There’s an interesting paper by Deniz Anginer and Çelim Yıldızhan (both of U of Michigan), titled Pricing of Default Risk Revisited: Corporate bond spread as a proxy for default risk:
This paper explores the pricing of default risk in the cross section of equity returns using US corporate bond data during the 1986 to 2006 time period. Although financial theory suggests a positive relationship between default risk and equity returns, recent empirical papers find anomalously low returns for stocks with high probabilities of bankruptcy. In this paper we use a market based measure – corporate credit spreads – to proxy for default risk. We show that credit spreads predict corporate defaults better than previously used measures, such as, bond ratings and accounting based parameters. We do not find default risk to be significantly priced in the cross-section of equity returns. There is also no evidence of firms with high default risk delivering anomalously low returns. Our results suggest that default risk is not a priced risk factor
They review the literature:
There is now a significant body of theoretical research that shows that default-risk constitutes a considerable portion of credit spreads. Berndt, Douglas, Duffie, Ferguson, and Schranz (2005) and Saita (2006), for instance, report that the compensation demanded by investors for being exposed to credit risk, above and beyond expected default losses, is substantial. On the empirical side, Elton et al. (2001) report that default -risk related premium in credit spreads accounts for 19% to 41% of spreads depending on company rating. Driessen (2003) also finds that default risk accounts for 18% (AA rated bonds) and as high as 52% (BBB rated bonds) of the corporate spread. Huang and Huang (2003) using the Longstaff-Schwartz model find that distress risk accounts for 39%, 34%, 41%, 73%, and 93% of the corporate spread respectively for bonds rated Aa, A, Baa, Ba, and B. Longstaff, Mithal, and Neis (2005) use the information in credit-default swaps (CDS) to obtain direct measures of the size of the default and non-default components in corporate spreads. They find that the default component represents 51 percent of the spread for AAA/AA rated bonds, 56 percent for A-rated bonds, 71 percent for BBB-rated bonds, and 83 percent for BB-rated bonds.

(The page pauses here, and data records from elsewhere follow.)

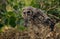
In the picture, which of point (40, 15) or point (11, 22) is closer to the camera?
point (40, 15)

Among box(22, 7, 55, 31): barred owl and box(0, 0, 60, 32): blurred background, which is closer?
box(22, 7, 55, 31): barred owl

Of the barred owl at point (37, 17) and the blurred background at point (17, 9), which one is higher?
the barred owl at point (37, 17)

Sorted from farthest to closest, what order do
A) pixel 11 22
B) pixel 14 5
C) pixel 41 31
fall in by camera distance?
pixel 14 5 < pixel 11 22 < pixel 41 31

Happiness is picking up credit for free:
there is much variation in credit spreads within a rating group. The correlation between credit spreads and ratings is only 45%. AA bonds have an average credit spread of 77.51 basis points with a standard deviation of 98 basis points. A one standard deviation move in credit spreads would firmly take this bond’s rating to a BBB rating which is 6 rating levels down from AA. These results indicate that measuring default risk through company ratings can yield misleading results.

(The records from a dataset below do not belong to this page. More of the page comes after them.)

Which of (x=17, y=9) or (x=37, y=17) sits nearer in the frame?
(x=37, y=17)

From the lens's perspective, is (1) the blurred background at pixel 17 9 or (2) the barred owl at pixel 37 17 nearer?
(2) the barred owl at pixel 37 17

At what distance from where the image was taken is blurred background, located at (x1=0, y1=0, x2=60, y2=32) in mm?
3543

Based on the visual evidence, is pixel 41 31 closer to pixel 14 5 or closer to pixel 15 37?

Mind you, I’m a little suspicious of their methodology:
Table 11 reports summary statistics for credit spreads by rating category. The benchmark risk-free yield is the yield of the closest maturity treasury. We include only straight fixed-coupon corporate bonds for the January 1974-December 2006 time period. Bonds for financial firms are excluded. The spreads are given in annualized yield in basis points and ratings in this sample come from Standard and Poor’s.
That’s a long time-frame, with a very wide variety of market conditions. I suspect that disaggregating the data would reduce the variance of spreads within a rating category considerably. Fortunately for my willingness to consider their results, the corellation between credit spreads and equity returns was examined using portfolios that were rebalanced monthly.

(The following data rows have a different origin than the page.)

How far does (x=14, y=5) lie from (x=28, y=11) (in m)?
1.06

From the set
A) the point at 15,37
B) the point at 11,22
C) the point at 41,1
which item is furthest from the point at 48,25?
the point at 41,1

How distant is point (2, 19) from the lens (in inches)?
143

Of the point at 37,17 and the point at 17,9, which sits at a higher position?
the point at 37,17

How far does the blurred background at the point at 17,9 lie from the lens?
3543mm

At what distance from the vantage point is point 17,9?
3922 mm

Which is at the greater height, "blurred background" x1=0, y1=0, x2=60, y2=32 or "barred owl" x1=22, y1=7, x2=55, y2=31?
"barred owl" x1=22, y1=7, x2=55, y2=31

… and the authors conclude:
In this paper we examine the pricing of default risk in equity returns. Our contribution to this literature is two-fold. First, ours is the first paper to use bond spreads to measure the ex-ante probability of default risk. This measure has several advantages over others that have been used in the literature. It is available in high frequency, it is model and assumption free and reflects the market consensus of the credit quality of the underlying firm. Most importantly in section 3.2 we show that credit spread drives out the significance of most of the other measures in hazard rate regressions that are used to predict corporate defaults. Second, contrary to previous findings, we show that default risk is not priced negatively in the cross section of equity returns. Portfolios sorted on credit spreads do not deliver significant positive or negative returns after controlling for the well known risk factors. Cross-sectional regressions also show no anomalous relationship between credit spreads and equity returns. We find that credit ratings are priced negatively in the cross-section, but credit spreads are not, even though credit spreads predict bankruptcies better than bond ratings. Our findings challenge the previous studies that have found an anomalous relationship between credit risk and equity returns. We believe that our analysis is the right step towards finding a more appropriate measure of systematic default risk that can explain the cross section of equity returns in line with the rational expectations theory.